Отрывок текста →
—————

У него был брат Вацлав, виленский архивариус. Тоже низенький, похожий на брата, словно близнец, и тоже рассеянный. Однажды, после собрания Общества друзей наук, Студницкие перепутали свои пальто. Таких же коротких больше в раздевалке не было. Заметили они это, только выйдя, и вместе пошли в полицейский участок подавать жалобу о краже пальто. Может, это и анекдот: кто бы из-за такого пошел в полицию? Но вот истинный случай. Раз, когда Студницкий ехал на извозчике, он внезапно что-то вспомнил, остановил извозчика, сошел и направился в обратную сторону. Извозчик повернул лошадь и послушно двигался вдоль тротуара, полагая, что таков профессорский каприз. Только на третьей улице он обратился: "Паночек, а докуда ж это будет?" Возник крупный скандал, потому что Студницкий был уверен, что вообще ни на каком извозчике не ехал. В редакцию он, бывало, являлся в накрахмаленном воротничке, но без пристегнутого галетуха. (Завязывать галстух он не научился до смерти.)
- Пан профессор...
- Что? А, забыл, - отвечал он, трогая светящуюся манишку рассеянным жестом, поскольку, кроме политики, его никакие мелочи не интересовали. Точно так же бывали не до конца застегнуты и другие детали одежды.
Говоря "человек XIX века", не следует подразумевать человека определенного типа. Скорее наоборот. Люди той эпохи как раз характеризовались бесконечным разнообразием индивидуальностей, и в этом, быть может, их главное отличие от коллективных типов сегодняшнего дня. Студницкий был индивидуалистом среди индивидуалистов - по своему пылкому характеру, политическому темпераменту, малому росту при величии духа, отнюдь не в переносном смысле слова. Если бы предложить Студницкому миллиард долларов за то, чтобы он произнес одно слово против своих убеждений, Студницкий не произнес бы и полслова. Читатель, разумеется, подумает, что это метафора. Нет, буквально: ни за какие земные блага. Он мог менять убеждения, из социалиста в молодости преобразиться в консерватора, умом доходил до перемены взглядов на меняющиеся вещи, хотя не слишком часто. Он был в этом настолько порядочен, что его можно было переубедить - то, что обычно ни с кем не удается. Однажды в Лондоне он сказал:
- Стронский написал обо мне ужасную глупость, и я должен немедленно дать опровержение.

—————

Предоставленные материалы →
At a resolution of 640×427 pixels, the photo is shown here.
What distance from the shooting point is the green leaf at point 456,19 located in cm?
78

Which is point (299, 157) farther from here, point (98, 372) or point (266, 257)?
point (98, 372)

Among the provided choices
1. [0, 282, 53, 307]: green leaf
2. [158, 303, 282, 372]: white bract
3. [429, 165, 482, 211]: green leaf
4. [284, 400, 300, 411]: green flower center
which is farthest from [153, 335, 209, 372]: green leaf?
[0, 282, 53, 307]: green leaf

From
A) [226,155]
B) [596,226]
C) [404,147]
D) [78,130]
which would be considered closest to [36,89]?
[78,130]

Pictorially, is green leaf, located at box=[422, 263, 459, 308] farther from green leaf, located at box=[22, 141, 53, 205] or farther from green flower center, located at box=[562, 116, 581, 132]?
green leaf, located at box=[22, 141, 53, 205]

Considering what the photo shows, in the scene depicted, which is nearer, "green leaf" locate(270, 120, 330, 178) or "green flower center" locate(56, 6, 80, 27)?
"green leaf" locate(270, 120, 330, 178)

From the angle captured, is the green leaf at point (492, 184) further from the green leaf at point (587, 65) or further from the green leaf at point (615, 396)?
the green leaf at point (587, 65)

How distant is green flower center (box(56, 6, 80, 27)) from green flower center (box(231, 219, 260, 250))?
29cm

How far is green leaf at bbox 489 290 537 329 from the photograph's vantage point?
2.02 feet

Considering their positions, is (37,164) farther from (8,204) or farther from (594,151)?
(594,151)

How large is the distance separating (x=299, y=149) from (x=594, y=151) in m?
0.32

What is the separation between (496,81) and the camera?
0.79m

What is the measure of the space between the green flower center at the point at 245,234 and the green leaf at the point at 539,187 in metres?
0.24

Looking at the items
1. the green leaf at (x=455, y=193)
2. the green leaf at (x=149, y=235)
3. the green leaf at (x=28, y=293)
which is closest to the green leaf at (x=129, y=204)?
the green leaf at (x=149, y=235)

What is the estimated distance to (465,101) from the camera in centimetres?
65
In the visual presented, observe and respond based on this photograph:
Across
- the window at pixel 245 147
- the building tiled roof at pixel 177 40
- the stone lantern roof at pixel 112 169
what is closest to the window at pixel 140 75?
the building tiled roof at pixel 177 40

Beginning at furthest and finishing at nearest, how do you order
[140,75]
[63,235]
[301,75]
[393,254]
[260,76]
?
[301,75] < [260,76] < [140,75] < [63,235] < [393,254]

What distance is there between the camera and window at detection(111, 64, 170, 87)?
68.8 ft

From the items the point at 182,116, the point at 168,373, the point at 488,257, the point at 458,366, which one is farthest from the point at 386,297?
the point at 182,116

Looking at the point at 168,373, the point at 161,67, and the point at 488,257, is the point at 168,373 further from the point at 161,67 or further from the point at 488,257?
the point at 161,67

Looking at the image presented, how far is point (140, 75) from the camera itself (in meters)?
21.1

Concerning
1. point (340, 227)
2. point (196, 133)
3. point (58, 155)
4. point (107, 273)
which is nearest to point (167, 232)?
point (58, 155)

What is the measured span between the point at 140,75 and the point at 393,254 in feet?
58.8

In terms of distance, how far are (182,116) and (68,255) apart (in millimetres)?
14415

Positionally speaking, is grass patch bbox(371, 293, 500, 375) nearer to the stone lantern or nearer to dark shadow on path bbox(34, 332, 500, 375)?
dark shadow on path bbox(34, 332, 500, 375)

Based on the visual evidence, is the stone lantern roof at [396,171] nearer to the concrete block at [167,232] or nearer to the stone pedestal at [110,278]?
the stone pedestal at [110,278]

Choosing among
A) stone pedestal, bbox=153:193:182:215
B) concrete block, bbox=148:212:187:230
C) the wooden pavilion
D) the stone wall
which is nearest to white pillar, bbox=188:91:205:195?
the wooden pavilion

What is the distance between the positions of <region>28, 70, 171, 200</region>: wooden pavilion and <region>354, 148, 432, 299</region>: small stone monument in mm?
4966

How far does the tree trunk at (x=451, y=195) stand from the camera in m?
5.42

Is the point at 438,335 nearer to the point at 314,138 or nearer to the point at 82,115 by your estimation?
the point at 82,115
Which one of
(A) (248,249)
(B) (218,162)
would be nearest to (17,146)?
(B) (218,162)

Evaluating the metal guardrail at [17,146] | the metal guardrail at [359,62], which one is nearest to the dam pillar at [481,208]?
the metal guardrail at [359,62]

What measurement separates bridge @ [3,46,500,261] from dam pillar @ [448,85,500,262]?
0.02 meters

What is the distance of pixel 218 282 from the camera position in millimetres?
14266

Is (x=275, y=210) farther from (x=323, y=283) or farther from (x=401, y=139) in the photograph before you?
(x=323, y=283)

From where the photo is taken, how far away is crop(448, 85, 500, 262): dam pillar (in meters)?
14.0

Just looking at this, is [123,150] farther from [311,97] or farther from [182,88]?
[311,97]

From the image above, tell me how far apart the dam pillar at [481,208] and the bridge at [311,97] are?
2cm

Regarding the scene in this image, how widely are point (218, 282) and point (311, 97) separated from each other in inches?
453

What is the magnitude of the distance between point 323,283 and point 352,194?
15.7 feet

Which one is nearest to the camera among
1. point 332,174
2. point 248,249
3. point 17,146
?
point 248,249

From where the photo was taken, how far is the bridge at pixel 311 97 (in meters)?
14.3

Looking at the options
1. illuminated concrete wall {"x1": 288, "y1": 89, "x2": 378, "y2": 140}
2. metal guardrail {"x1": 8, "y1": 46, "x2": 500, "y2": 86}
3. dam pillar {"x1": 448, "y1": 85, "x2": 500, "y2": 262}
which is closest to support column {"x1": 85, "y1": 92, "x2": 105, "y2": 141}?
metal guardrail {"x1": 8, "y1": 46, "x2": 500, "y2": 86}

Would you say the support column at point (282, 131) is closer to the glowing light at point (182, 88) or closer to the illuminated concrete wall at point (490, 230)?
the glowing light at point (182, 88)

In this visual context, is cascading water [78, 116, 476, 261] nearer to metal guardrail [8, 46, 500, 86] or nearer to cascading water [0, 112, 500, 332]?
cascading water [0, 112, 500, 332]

—————

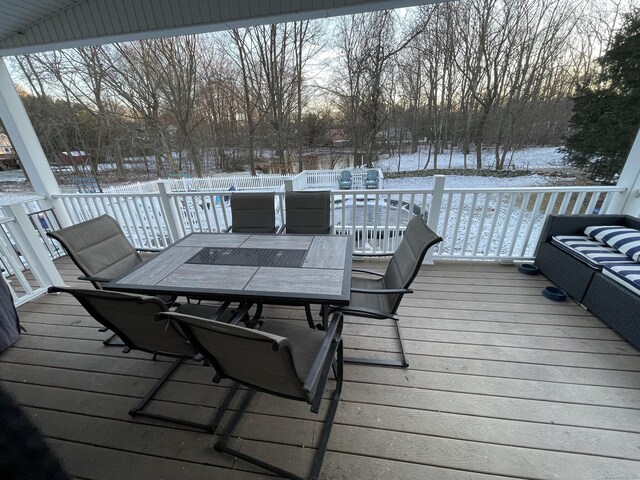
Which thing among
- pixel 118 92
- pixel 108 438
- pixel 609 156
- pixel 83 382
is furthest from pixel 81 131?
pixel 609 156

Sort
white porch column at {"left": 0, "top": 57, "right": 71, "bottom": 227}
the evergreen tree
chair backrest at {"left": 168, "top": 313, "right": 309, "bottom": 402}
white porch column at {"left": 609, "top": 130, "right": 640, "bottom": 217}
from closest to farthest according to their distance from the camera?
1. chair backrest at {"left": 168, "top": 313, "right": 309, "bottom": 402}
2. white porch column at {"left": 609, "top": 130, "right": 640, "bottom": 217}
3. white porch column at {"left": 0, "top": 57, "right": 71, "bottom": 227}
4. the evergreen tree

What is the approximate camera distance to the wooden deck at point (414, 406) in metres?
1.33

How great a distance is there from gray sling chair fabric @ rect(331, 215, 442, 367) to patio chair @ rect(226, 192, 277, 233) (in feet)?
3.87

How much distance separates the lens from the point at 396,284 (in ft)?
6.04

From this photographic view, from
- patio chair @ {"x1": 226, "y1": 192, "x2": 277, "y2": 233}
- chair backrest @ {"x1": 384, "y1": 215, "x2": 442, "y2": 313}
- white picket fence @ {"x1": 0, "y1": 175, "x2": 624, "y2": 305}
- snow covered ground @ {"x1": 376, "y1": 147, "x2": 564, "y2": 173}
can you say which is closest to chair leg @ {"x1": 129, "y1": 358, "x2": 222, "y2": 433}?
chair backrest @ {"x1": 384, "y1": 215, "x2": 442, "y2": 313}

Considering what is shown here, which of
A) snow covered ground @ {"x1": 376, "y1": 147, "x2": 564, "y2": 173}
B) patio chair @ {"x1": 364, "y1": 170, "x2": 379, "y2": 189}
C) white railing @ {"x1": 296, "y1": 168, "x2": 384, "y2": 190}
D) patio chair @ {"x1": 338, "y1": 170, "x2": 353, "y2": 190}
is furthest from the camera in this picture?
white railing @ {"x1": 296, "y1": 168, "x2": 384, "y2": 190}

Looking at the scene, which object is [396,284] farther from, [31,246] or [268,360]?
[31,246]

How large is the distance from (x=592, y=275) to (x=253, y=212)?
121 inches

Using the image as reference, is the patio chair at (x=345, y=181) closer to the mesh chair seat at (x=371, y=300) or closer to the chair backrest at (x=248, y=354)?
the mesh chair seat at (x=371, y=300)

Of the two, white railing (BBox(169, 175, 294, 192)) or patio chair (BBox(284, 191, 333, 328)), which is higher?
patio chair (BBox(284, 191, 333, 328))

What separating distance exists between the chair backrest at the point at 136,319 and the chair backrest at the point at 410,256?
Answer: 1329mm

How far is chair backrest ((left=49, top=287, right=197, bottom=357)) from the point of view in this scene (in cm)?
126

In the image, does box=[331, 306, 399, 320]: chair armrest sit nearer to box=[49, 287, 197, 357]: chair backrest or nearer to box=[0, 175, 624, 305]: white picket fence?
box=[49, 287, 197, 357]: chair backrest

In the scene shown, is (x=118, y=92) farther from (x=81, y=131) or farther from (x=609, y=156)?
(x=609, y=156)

—————

Суть задания → Перепишите дословно фрагмент из отрывка о Студницком, начиная со слов «- Что? А, забыл, - отвечал» и заканчивая словами «другие детали одежды.» включительно.

Ответ к заданию →
- Что? А, забыл, - отвечал он, трогая светящуюся манишку рассеянным жестом, поскольку, кроме политики, его никакие мелочи не интересовали. Точно так же бывали не до конца застегнуты и другие детали одежды.